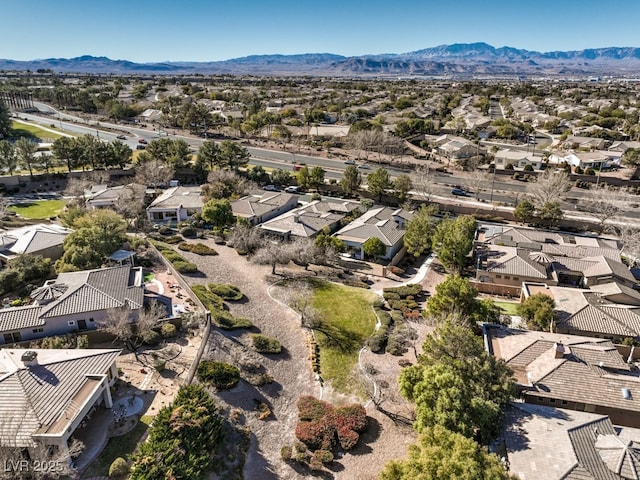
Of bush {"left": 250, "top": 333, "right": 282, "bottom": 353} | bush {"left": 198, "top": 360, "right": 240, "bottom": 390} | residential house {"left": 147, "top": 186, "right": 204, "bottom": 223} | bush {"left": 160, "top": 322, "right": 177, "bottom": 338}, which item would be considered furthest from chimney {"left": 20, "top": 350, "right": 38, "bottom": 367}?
residential house {"left": 147, "top": 186, "right": 204, "bottom": 223}

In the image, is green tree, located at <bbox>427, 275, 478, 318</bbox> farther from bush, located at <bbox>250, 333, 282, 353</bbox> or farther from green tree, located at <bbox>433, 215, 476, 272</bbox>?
bush, located at <bbox>250, 333, 282, 353</bbox>

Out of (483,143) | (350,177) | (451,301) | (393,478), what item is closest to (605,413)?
(451,301)

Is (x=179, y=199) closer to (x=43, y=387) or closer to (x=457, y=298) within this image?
(x=43, y=387)

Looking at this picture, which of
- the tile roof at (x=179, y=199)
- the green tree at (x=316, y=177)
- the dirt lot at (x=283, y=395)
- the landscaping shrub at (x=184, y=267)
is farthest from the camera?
the green tree at (x=316, y=177)

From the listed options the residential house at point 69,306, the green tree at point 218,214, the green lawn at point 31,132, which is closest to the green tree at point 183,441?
the residential house at point 69,306

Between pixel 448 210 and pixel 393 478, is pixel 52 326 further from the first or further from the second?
pixel 448 210

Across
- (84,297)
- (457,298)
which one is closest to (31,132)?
(84,297)

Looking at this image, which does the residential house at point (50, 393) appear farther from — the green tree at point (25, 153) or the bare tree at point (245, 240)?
the green tree at point (25, 153)
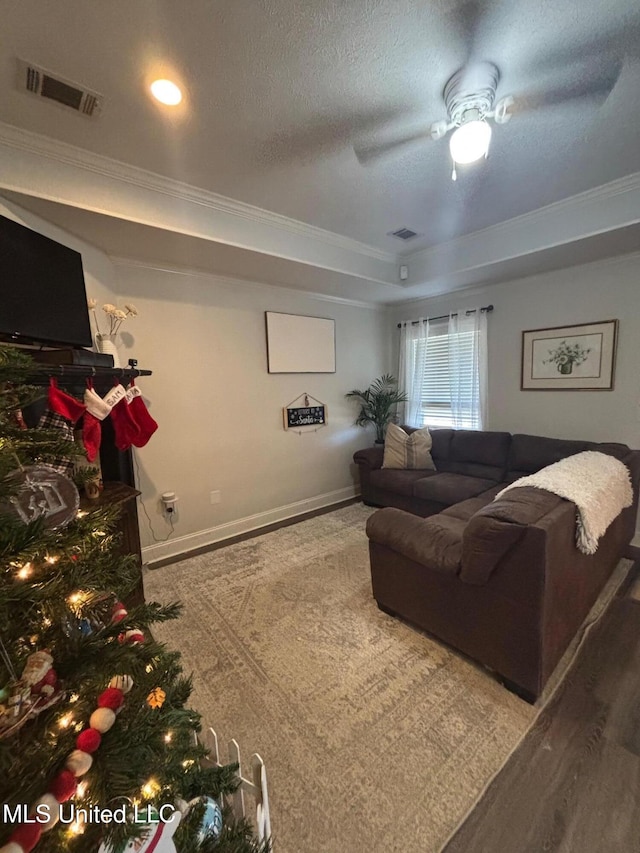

Short exercise → Pull out each line of the records that contains the word "located", counting only matches with the same capitalization.

Result of this exercise →
In the image, is green tree, located at <bbox>427, 275, 478, 318</bbox> farther from bush, located at <bbox>250, 333, 282, 353</bbox> or farther from green tree, located at <bbox>433, 215, 476, 272</bbox>?
bush, located at <bbox>250, 333, 282, 353</bbox>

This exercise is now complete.